2 tablespoons extra virgin olive oil
10 ounces button mushrooms
3 tablespoons balsamic vinegar
1 yellow onion, chopped
2 teaspoons garlic, minced (*Or more, if you like garlic!)
Salt and pepper
1 lb chicken breasts, cut into 1 to 1 1/2 inch pieces
1/2 quart chicken stock
2 - 4 ounces Marsala wine (* I found some in the cooking wine section)
2 ounces white wine
1/2 quart heavy cream
1 lb rigatoni pasta
1 tablespoon fresh basil, chopped
2 tablespoons parmesan cheese, grated
2 ounces garlic butter (* I used regular butter)
parmesan cheese, shavings (garnish)
chopped fresh parsley (garnish)


DIRECTIONS:

  • Heat oil and caramelize onions over medium high heat. Cook them until them until they brown.

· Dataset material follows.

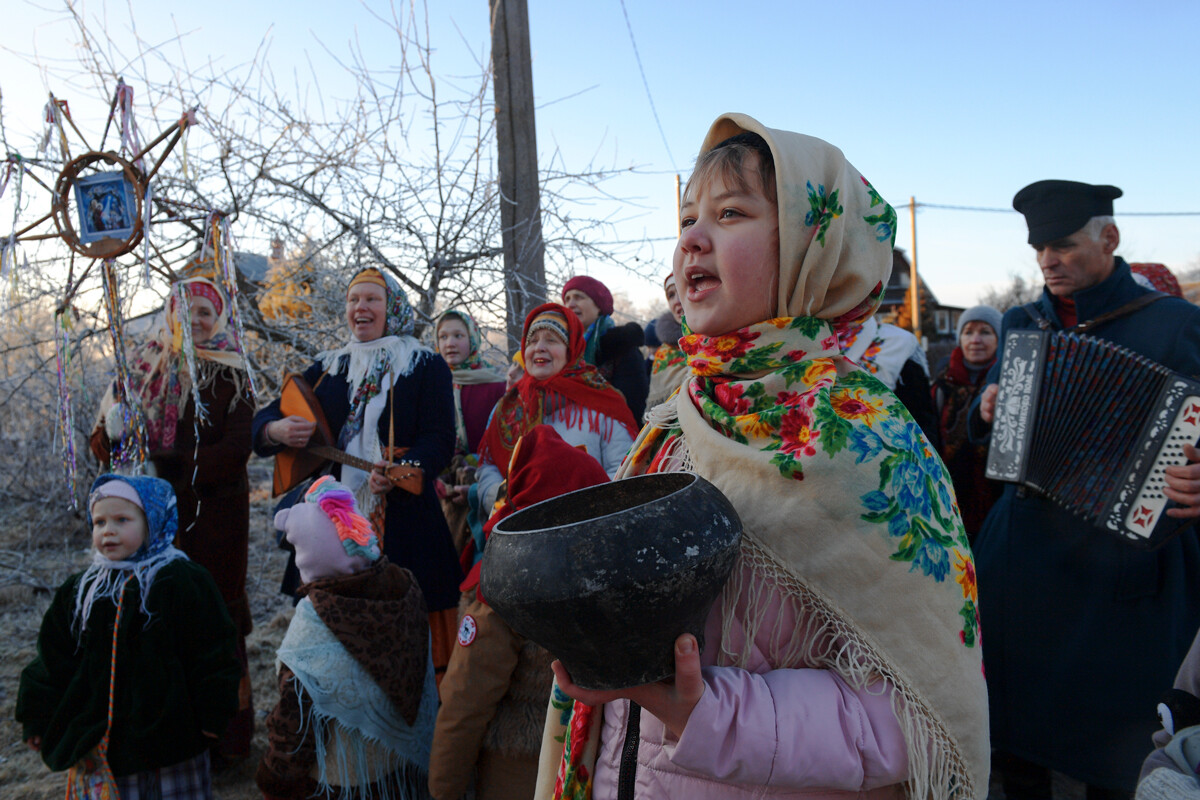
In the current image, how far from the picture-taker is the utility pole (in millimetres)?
4848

  • In a separate skillet, saute mushrooms with balsamic vinegar. The vinegar will reduce down considerably.
  • Add onions to the mushrooms and season with salt and pepper. 
  • Add garlic and heat just until you smell it - about 30 seconds.

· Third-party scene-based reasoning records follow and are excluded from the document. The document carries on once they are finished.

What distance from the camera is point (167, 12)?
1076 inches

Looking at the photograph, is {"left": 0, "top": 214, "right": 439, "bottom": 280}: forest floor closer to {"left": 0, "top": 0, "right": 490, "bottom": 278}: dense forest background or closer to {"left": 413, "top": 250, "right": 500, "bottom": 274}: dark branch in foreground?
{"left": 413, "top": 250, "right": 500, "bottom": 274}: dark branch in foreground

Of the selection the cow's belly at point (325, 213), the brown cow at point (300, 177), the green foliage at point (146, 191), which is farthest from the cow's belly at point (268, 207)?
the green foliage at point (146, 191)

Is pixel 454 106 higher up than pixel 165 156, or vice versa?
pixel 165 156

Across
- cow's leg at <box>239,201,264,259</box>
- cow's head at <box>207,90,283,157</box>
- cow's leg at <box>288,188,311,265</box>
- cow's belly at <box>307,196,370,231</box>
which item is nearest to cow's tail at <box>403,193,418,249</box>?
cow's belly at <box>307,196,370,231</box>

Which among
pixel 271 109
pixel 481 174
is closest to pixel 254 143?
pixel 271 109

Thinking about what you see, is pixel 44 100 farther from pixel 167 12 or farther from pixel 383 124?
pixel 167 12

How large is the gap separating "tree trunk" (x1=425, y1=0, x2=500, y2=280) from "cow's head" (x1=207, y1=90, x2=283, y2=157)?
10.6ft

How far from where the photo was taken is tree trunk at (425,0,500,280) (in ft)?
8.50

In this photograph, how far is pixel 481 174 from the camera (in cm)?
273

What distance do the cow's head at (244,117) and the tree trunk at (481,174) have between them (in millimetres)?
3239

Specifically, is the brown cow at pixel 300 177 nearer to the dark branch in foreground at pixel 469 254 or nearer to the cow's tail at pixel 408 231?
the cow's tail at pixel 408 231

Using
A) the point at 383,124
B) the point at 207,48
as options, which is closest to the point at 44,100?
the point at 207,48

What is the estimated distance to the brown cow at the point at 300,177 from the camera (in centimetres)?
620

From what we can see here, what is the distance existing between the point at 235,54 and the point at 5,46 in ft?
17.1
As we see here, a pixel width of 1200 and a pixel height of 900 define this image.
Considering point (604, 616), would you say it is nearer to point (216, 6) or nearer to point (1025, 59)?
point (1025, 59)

  • Add chicken and stir to incorporate. Then add chicken stock, Marsala, and white wine. Cook until reduced by half.
  • Add cream and bring to a boil. Turn down heat and simmer to thicken the sauce further. (* I sprinkled some flour in a few times to help thicken the sauce a bit. It is a fairly thin sauce.)

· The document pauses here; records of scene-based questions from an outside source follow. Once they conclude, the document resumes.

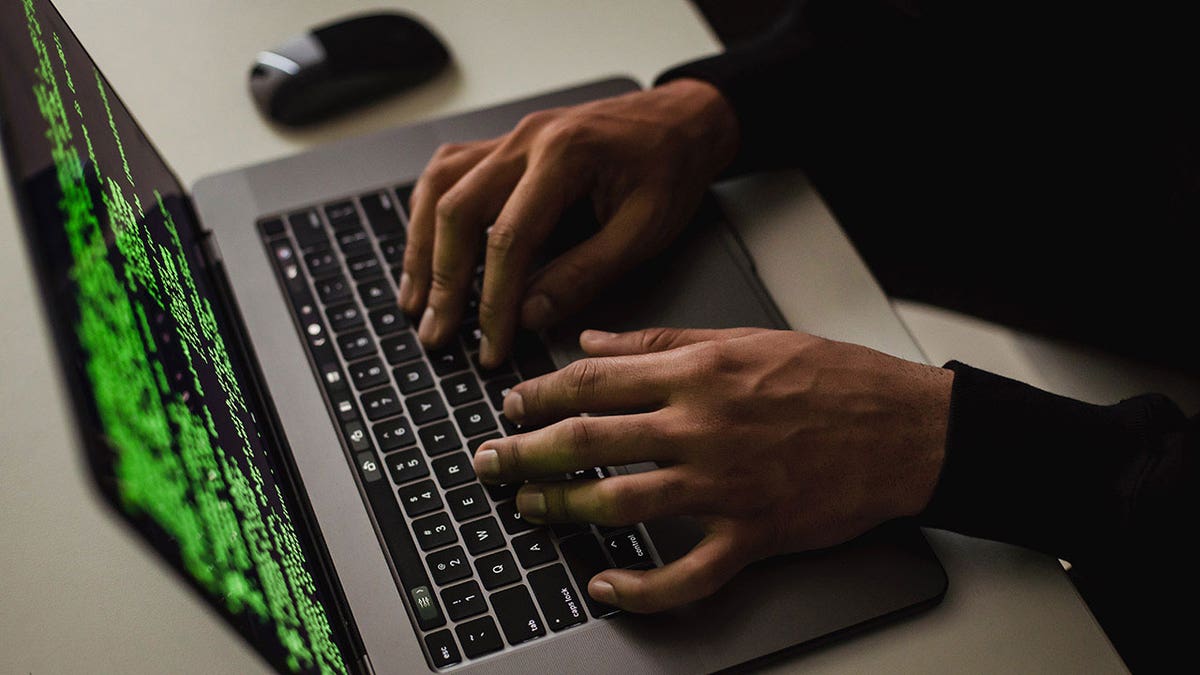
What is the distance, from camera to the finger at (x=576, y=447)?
63 cm

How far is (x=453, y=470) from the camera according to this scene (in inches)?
26.5

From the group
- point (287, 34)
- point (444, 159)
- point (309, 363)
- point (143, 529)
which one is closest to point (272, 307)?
point (309, 363)

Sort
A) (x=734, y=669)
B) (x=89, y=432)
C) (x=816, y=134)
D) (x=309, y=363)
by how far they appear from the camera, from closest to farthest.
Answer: (x=89, y=432) < (x=734, y=669) < (x=309, y=363) < (x=816, y=134)

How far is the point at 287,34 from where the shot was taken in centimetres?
92

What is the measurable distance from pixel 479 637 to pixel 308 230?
35 cm

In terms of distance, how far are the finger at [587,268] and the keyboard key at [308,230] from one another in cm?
17

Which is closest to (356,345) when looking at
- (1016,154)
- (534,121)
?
(534,121)

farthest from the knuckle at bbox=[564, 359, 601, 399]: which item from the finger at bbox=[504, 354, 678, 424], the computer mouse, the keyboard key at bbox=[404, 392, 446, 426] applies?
the computer mouse

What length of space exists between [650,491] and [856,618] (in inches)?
5.8

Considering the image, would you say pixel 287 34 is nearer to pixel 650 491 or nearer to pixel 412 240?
pixel 412 240

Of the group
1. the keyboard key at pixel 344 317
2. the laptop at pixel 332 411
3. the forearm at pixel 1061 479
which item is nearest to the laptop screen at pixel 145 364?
the laptop at pixel 332 411

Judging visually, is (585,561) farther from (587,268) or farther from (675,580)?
(587,268)

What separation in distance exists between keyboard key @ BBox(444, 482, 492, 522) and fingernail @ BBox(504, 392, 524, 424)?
0.16ft

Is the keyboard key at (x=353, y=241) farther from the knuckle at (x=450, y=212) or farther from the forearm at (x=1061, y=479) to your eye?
the forearm at (x=1061, y=479)
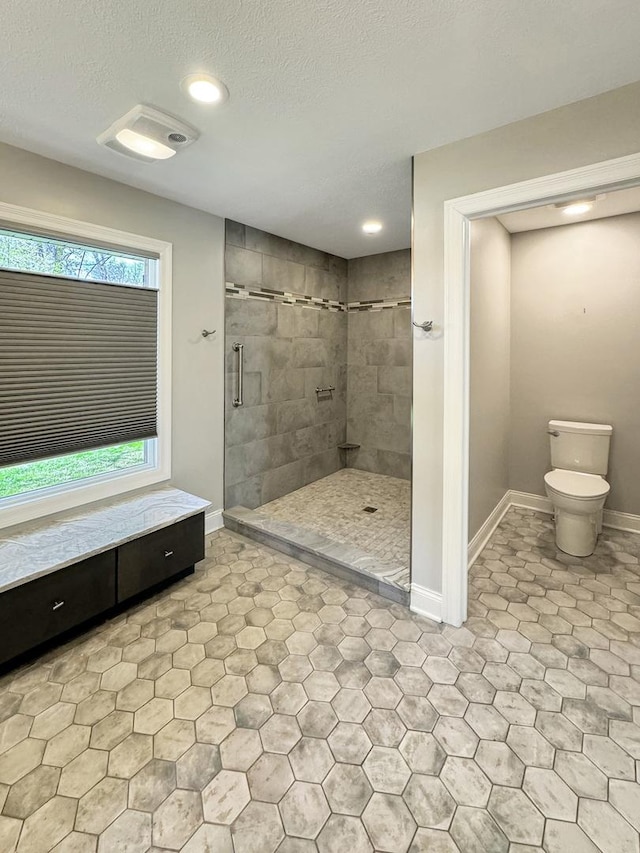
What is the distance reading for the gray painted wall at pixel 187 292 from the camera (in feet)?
7.78

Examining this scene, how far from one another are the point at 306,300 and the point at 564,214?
221 cm

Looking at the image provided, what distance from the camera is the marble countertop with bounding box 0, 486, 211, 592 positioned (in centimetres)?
191

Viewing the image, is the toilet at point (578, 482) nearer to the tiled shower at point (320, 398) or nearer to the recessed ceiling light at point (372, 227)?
the tiled shower at point (320, 398)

  • Cook rigatoni al dente.
  • Add drained rigatoni to chicken mixture in pan and finish with basil-parsley mix, parmesan cheese, garlic butter, and salt and pepper. Add more Marsala (*Or salt/pepper) for flavor, if desired.  
  • Place in pasta bowl and garnish with parmesan shavings and chopped parsley/basil.